The first is that innovation can come from without as well as within. Apple is widely assumed to be an innovator in the tradition of Thomas Edison or Bell Laboratories, locking its engineers away to cook up new ideas and basing products on their moments of inspiration. In fact, its real skill lies in stitching together its own ideas with technologies from outside and then wrapping the results in elegant software and stylish design. The idea for the iPod, for example, was originally dreamt up by a consultant whom Apple hired to run the project. It was assembled by combining off-the-shelf parts with in-house ingredients such as its distinctive, easily used system of controls. And it was designed to work closely with Apple's iTunes jukebox software, which was also bought in and then overhauled and improved. Apple is, in short, an orchestrator and integrator of technologies, unafraid to bring in ideas from outside but always adding its own twists.
This approach, known as "network innovation", is not limited to electronics. It has also been embraced by companies such as Procter & Gamble, BT and several drugs giants, all of which have realized the power of admitting that not all good ideas start at home. Making network innovation work involves cultivating contacts with start-ups and academic researchers, constantly scouting for new ideas and ensuring that engineers do not fall prey to "not invented here" syndrome, which always values in-house ideas over those from outside.
Second, Apple illustrates the importance of designing new products around the needs of the user, not the demands of the technology. Too many technology firms think that clever innards are enough to sell their products, resulting in gizmos designed by engineers for engineers. Apple has consistently combined clever technology with simplicity and ease of use. The iPod was not the first digital-music player, but it was the first to make transferring and organizing music, and buying it online, easy enough for almost anyone to have a go. Similarly, the iPhone is not the first mobile phone to incorporate a music-player, web browser or e-mail software. But most existing "smartphones" require you to be pretty smart to use them.

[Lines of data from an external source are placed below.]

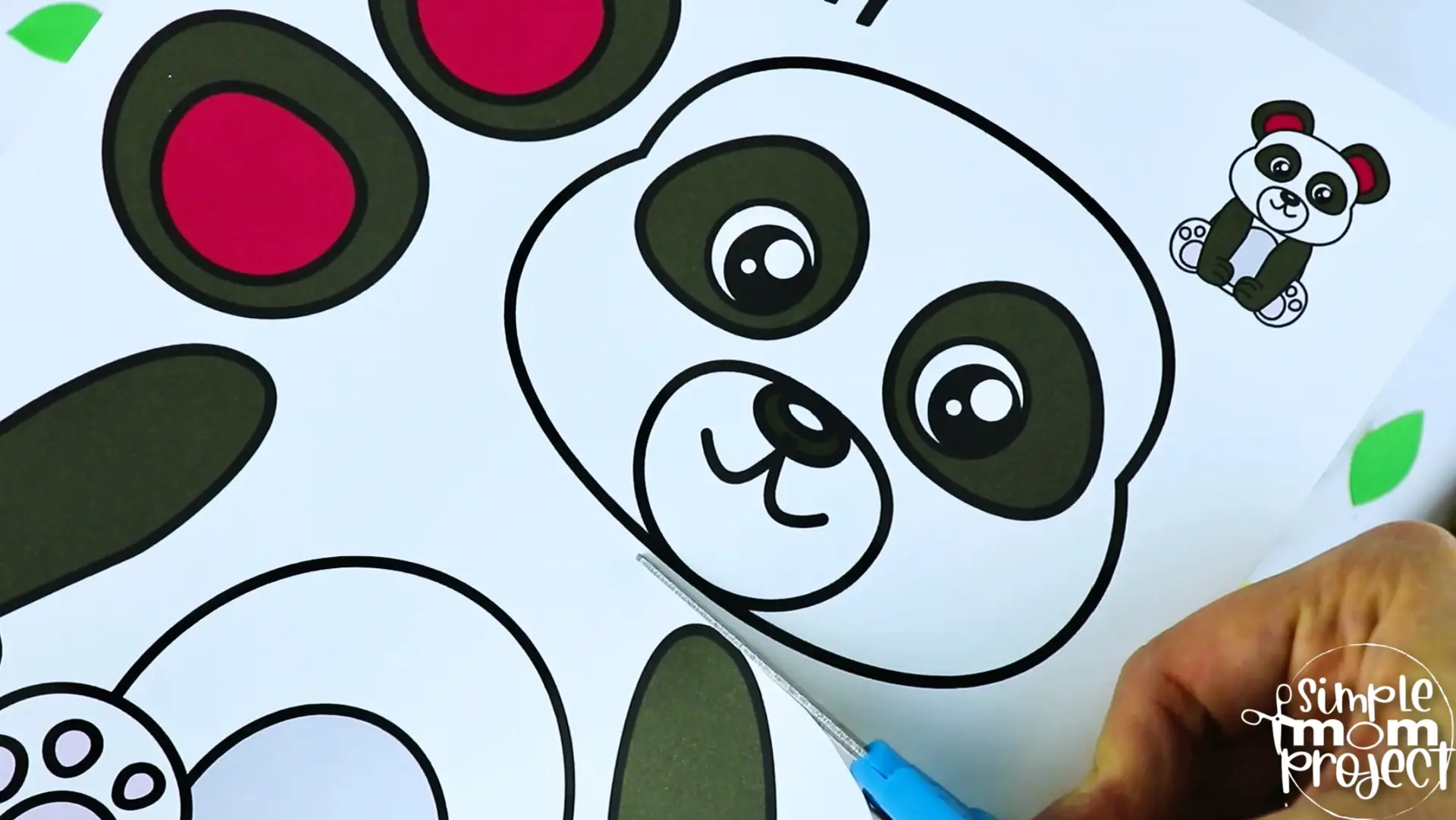 Printable Panda Bear Craft Template for Kids Preschool Toddler elementary nursing home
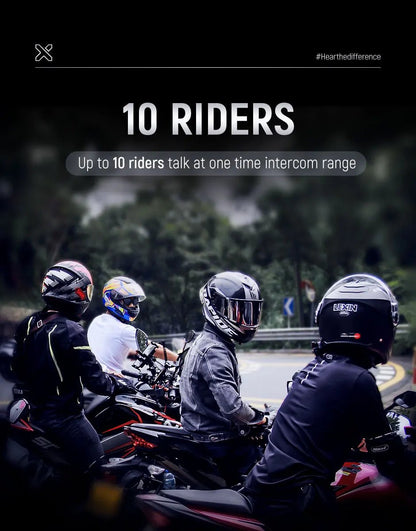 🎶💨 Intercom Moto Bluetooth Lexin B4FM - X – 10 Riders, Partage de Musique, Communication Sans Fil Type - C - GoDiscount
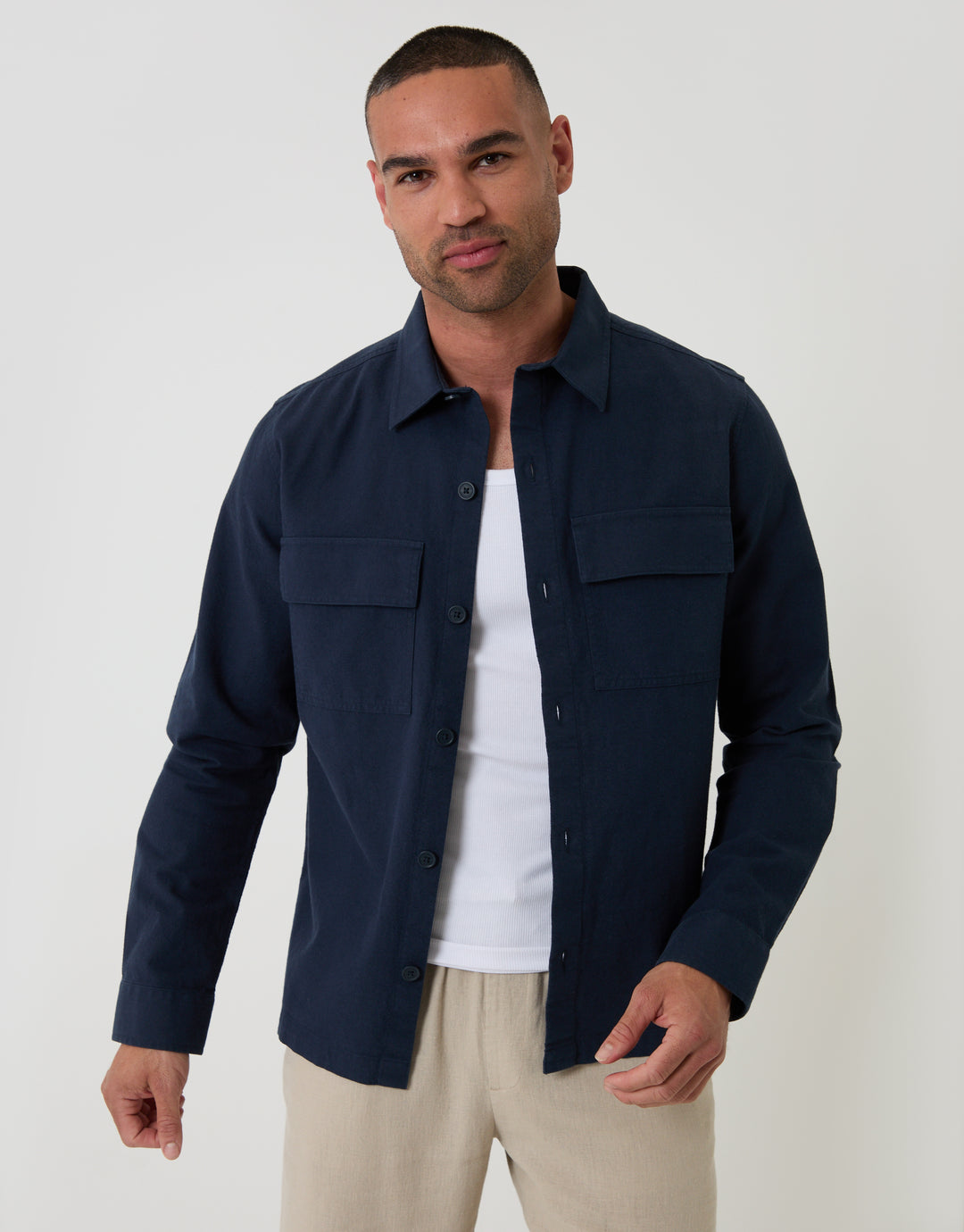 Threadbare Lightweight Shacket in Navy - Front View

Apple is not alone in its pursuit of simplicity. Philips, a Dutch electronics giant, is trying a similar approach. Niklas Zennstrom and Janus Friis, perhaps the most Jobsian of Europe's geeks, took an existing but fiddly technology, internet telephony, to a mass audience by making it simple, with Skype; they hope to do the same for internet television. But too few technology firms see "ease of use" as an end in itself.
What is the main idea of the passage?
A. To show that Apple is the leader in innovation.
B. To share Apple's experience in pursuing innovation.
C. To introduce the history of Apple's development.
D. To introduce Apple's competitive edge in digital industry.